* **Directive A**
According to the Public Information Act article, when is the final report due?
* **Directive B**
Pick up the Public Information Act article after its last sentence and keep writing.

* **Document segment**
· · ·
MACo & MML Submit Joint Comments on Public Information Act Concerns

MACo and the Maryland Municipal League (MML) submitted an extensive joint comment letter (2017-09-15) in response to a series of preliminary findings and potential recommendations found in an interim report on the Maryland Public Information Act (PIA) by the Office of the Attorney General (OAG). The interim report summarized the results of a PIA survey of both record custodians and requestors and offered possible recommendations on: (1) the scope and enforcement authority of the PIA Compliance Board; (2) merging the PIA Compliance Board with the Open Meetings Compliance Board; (3) altering the role of the Public Access Ombudsman; (4) adding further statutory requirements for indigency and fee waiver decisions; (5) requiring third-party governmental contractor records to be disclosable under the PIA; (6) limiting or prohibiting PIA requests for purely commercial purposes; (7) modifying various other aspects of the PIA.

The interim report and a final report due in December of 2017 are required by the sweeping PIA reform legislation passed in 2015 (HB 755/SB 695). Several highlights from the MACo/MML comment letter:

Preliminary Findings

1. The PIA Compliance Board should retain its formal neutrality and the functions of both the Board and Public Access Ombudsman should not be altered.
· · ·
* **Information given**
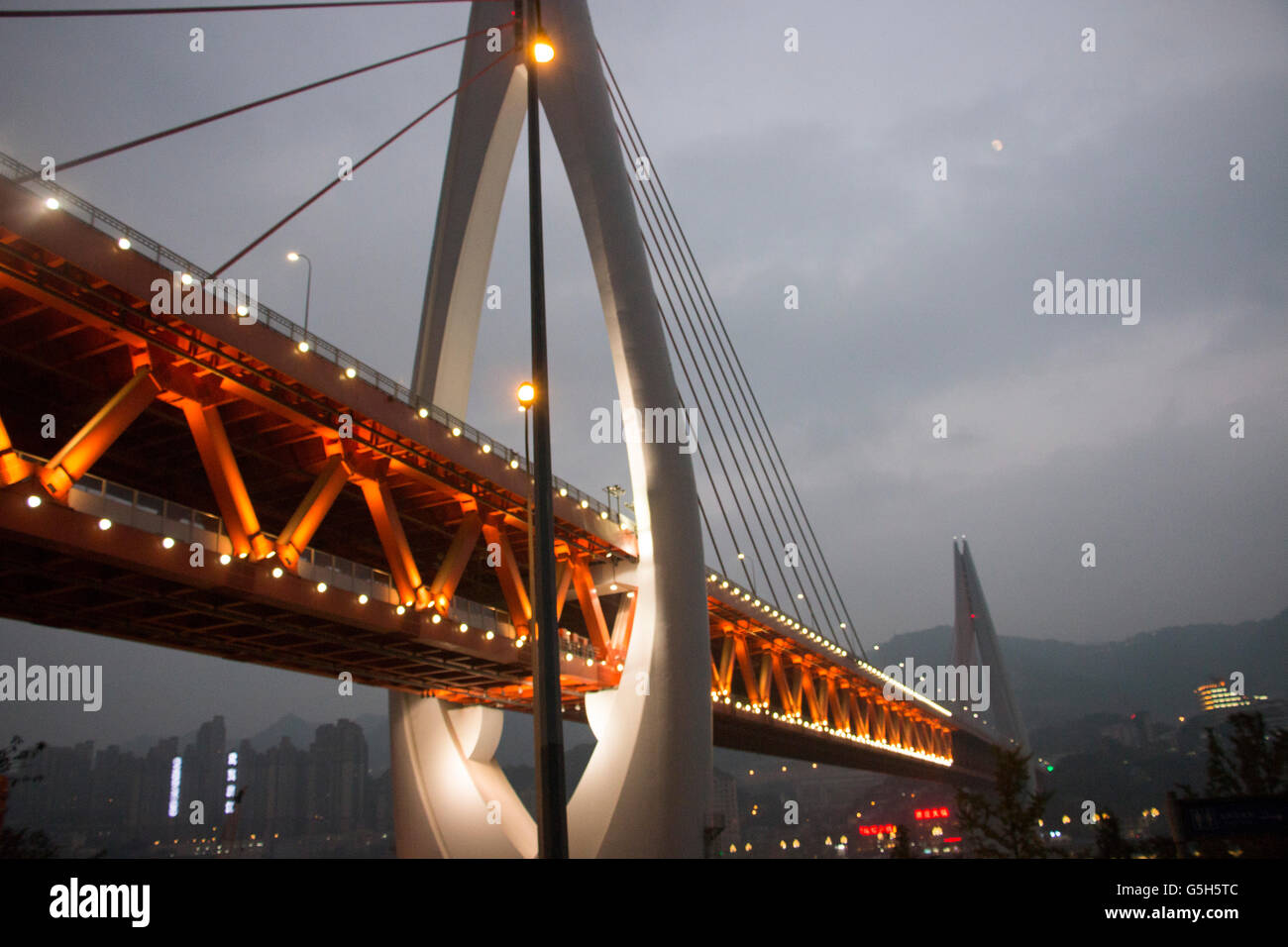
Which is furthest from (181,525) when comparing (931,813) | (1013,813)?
(931,813)

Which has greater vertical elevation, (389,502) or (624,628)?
(389,502)

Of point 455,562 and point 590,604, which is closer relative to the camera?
point 455,562

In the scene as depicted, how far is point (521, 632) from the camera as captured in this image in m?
24.1

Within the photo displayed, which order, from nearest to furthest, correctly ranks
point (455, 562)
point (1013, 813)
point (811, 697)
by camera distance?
point (455, 562) < point (1013, 813) < point (811, 697)

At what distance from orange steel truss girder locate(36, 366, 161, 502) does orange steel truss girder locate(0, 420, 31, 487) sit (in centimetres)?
30

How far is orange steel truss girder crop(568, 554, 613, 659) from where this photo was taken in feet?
91.6

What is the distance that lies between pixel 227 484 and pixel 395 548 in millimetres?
4594

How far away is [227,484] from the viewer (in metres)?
16.4

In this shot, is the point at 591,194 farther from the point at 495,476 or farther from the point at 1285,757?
the point at 1285,757

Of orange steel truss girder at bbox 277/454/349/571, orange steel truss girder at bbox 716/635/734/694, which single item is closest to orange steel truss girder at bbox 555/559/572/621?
orange steel truss girder at bbox 277/454/349/571

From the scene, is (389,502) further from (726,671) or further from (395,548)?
(726,671)

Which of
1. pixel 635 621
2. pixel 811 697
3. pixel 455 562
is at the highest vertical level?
pixel 455 562
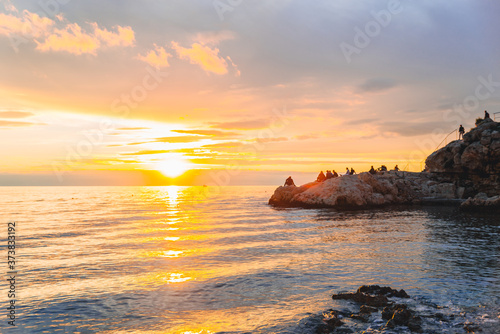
· · ·
* **Task answer A**
December of 2017

* **Task answer B**
MACo and MML support the preliminary finding that the PIA Compliance Board should remain formally neutral and that it is too early in the Board’s existence to alter the Board’s jurisdiction or statutory responsibilities. From a local government perspective, the Board must meet two criteria in order to be viewed as credible: (1) the Board maintains an overall neutral position between custodians and requesters; and (2) the Board’s preemptive authority rests within a narrow and well-defined jurisdiction that addresses significant PIA issues. To date, we believe the Board has achieved these goals and further changes would only risk upsetting the Board’s positive perception and ability to function.

MACo and MML also support the role of the Public Access Ombudsman (currently Lisa Kershner) in mediating PIA disputes between custodians and requesters. When there are differences between a custodian and a requester over a PIA issue, a neutral party such as the Ombudsman can help mediate a solution. However, if the Ombudsman is given binding authority, the perception of the Ombudsman shifts from that of an assisting mediator to that of a regulator or judge and the position loses effectiveness in reaching solutions. Instead, the Ombudsman simply becomes the first stop in the litigation process and as such must provide full due process protections. We believe the Ombudsman position is most effective if left in its current form. …

4. Agencies should be provided a level of funding sufficient to centralize responsibility for PIA compliance in one or more employees whose job performance would be evaluated principally on that basis.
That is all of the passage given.